Das alleine wäre wohl nicht ganz uninteressant gewesen. Schwieriger ist allerdings die persönliche Story von Eva, deren Mutter stirbt (wobei die Darstellung keine sonderlich emotionale Stimmung transportiert). Evas Problem scheinen aber ohnehin weniger der Aufwand oder die emotionale Belastung zu sein, die der Todesfall mit sich bringt, sondern viel mehr die Sorge, den eigenen Vater nie kennen zu lernen. Warum diese Frage erst jetzt eine wirkliche Rolle spielt, erklärt sich dem Zuschauer aber nicht. Klar, der Tod der Mutter ist ein einschneidendes Ereignis, aber auch in anderen Momenten hätte der Vater ja eine Rolle spielen müssen. Und obschon das Ende dieses Handlungsaspektes bereits von Beginn an ungefähr so überraschend ist, wie der Rücktritt Martin Winterkorns nach Beginn des Abgas-Skandals, muss der Zuschauer doch noch einige Wendungen mitmachen.

Outfits wie von Miley Cyrus?


Irrelevant und unvollendet ist dazu auch die Lovestory von Eva, die eine Affäre mit dem verheirateten Direktor der Schule hat. Konflikte in Privatleben und Schule sind von dem her aber zumindest in Anmarsch. Spannender ist Sevdas Klasse, die sich teilweise gegen ihr Kopftuch wehrt: Zunächst nämlich tauchen drei Mädchen in Outfits auf, die in der Vorstellung der Autoren sonst wohl nur Miley Cyrus auf einer Bühne tragen würde. Tatsächlich aber sind die gezeigten Klamotten nicht viel knapper, als sie in Schulen des Landes de facto bereits gesehen werden können. Doch auch ins andere Extrem soll der Kleidungsstil ausschlagen, in diesen Phasen sind die Konfliktlinien durchaus spannend. Dazu kommt dann noch ein ohne Kenntnis der Schulleitung etablierter Gebetsraum, der nur halb so unauffällig wie beabsichtigt in die Story eingepflegt wird.

• **LERNMATERIAL**:
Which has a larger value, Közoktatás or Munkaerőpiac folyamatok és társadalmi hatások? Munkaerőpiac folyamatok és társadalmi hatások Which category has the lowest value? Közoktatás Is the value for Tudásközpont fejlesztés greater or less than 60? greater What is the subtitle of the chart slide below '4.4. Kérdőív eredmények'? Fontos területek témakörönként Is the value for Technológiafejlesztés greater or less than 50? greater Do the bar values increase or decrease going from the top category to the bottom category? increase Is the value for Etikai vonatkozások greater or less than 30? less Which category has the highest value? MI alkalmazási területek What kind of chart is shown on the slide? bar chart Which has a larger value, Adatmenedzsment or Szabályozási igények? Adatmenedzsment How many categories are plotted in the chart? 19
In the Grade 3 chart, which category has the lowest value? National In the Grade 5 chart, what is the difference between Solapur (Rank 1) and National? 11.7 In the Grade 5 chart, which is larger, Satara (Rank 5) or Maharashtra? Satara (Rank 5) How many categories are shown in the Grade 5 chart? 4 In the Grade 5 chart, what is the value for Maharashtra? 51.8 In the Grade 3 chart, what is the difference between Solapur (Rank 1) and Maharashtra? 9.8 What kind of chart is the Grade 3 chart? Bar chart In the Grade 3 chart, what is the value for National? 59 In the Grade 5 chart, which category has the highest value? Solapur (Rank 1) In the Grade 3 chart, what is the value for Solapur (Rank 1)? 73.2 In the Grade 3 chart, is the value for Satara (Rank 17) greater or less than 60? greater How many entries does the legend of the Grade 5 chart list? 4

...

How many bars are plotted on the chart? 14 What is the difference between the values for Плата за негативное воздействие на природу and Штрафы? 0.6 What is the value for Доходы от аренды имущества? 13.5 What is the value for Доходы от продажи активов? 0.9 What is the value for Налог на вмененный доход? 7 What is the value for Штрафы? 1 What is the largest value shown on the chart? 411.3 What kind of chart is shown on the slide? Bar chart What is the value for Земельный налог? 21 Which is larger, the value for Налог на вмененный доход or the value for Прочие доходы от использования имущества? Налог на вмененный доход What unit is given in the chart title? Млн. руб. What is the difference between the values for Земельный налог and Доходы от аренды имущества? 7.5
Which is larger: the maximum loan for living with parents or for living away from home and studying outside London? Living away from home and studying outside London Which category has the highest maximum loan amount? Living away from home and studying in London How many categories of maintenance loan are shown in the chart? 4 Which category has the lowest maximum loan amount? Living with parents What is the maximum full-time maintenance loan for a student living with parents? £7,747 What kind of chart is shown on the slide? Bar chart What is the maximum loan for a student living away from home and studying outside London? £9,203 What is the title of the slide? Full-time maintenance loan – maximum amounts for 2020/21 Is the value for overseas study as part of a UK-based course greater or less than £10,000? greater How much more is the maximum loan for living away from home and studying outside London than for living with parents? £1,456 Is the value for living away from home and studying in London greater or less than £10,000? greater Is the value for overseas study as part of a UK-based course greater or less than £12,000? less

• **AUFGABE**: Schreiben Sie den ausgewählten Text vollständig und wortgetreu ab. Die Zeilen werden für die Bearbeitung nicht benötigt.

• **LÖSUNG**:
Das alleine wäre wohl nicht ganz uninteressant gewesen. Schwieriger ist allerdings die persönliche Story von Eva, deren Mutter stirbt (wobei die Darstellung keine sonderlich emotionale Stimmung transportiert). Evas Problem scheinen aber ohnehin weniger der Aufwand oder die emotionale Belastung zu sein, die der Todesfall mit sich bringt, sondern viel mehr die Sorge, den eigenen Vater nie kennen zu lernen. Warum diese Frage erst jetzt eine wirkliche Rolle spielt, erklärt sich dem Zuschauer aber nicht. Klar, der Tod der Mutter ist ein einschneidendes Ereignis, aber auch in anderen Momenten hätte der Vater ja eine Rolle spielen müssen. Und obschon das Ende dieses Handlungsaspektes bereits von Beginn an ungefähr so überraschend ist, wie der Rücktritt Martin Winterkorns nach Beginn des Abgas-Skandals, muss der Zuschauer doch noch einige Wendungen mitmachen.

Outfits wie von Miley Cyrus?


Irrelevant und unvollendet ist dazu auch die Lovestory von Eva, die eine Affäre mit dem verheirateten Direktor der Schule hat. Konflikte in Privatleben und Schule sind von dem her aber zumindest in Anmarsch. Spannender ist Sevdas Klasse, die sich teilweise gegen ihr Kopftuch wehrt: Zunächst nämlich tauchen drei Mädchen in Outfits auf, die in der Vorstellung der Autoren sonst wohl nur Miley Cyrus auf einer Bühne tragen würde. Tatsächlich aber sind die gezeigten Klamotten nicht viel knapper, als sie in Schulen des Landes de facto bereits gesehen werden können. Doch auch ins andere Extrem soll der Kleidungsstil ausschlagen, in diesen Phasen sind die Konfliktlinien durchaus spannend. Dazu kommt dann noch ein ohne Kenntnis der Schulleitung etablierter Gebetsraum, der nur halb so unauffällig wie beabsichtigt in die Story eingepflegt wird.